### SET EXERCISE
Collect every line in the records that contains the word "look", and copy each of those lines in full.

━━━ RECORDS FOR PROCESSING

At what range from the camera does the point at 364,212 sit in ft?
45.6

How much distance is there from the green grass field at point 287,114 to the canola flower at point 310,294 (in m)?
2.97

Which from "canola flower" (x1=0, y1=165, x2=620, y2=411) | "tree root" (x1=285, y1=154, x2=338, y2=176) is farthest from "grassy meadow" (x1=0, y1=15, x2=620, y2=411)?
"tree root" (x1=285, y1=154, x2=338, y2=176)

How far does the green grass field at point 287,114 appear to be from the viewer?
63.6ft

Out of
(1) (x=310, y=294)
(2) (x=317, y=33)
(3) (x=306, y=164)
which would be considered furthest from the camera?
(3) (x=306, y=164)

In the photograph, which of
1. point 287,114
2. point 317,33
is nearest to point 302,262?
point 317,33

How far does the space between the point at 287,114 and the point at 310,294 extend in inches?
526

━━━━━━
━━━ RECORDS FOR PROCESSING

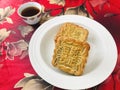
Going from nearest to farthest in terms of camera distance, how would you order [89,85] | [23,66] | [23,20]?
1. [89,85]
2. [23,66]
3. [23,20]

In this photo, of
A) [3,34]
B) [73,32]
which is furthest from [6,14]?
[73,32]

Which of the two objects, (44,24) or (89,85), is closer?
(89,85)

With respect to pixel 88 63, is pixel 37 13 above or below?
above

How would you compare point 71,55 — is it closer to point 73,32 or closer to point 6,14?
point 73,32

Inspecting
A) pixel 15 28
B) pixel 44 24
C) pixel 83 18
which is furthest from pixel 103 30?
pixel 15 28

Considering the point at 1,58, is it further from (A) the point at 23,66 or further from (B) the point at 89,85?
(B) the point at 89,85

━━━━━━
━━━ RECORDS FOR PROCESSING

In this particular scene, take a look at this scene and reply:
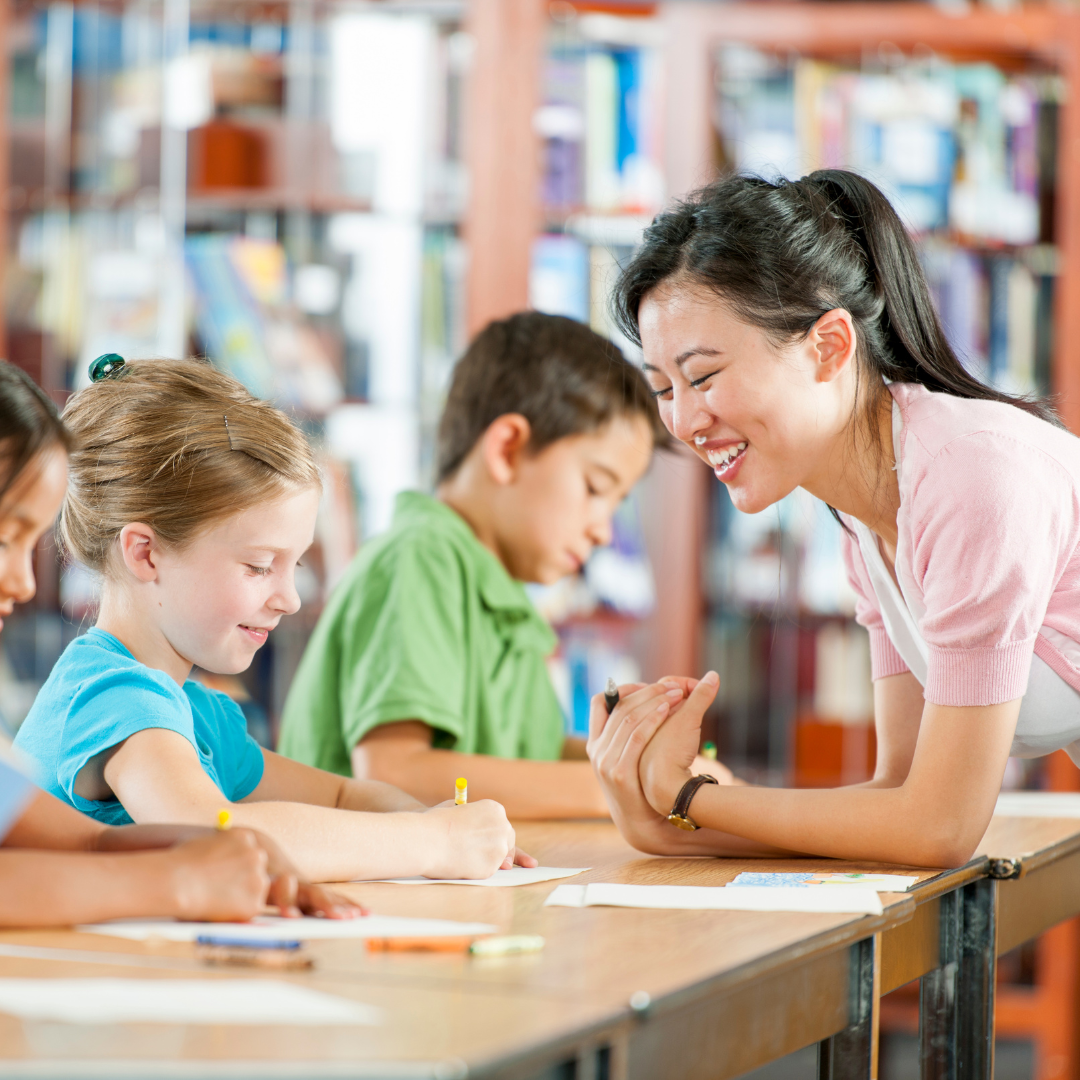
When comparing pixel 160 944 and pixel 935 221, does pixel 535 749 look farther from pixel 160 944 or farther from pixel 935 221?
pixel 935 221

━━━━━━

### THE OUTPUT
In this particular scene, take a look at this scene and reply:
When comparing pixel 160 944 and pixel 935 221, does pixel 535 749 look farther from pixel 160 944 or farther from pixel 935 221?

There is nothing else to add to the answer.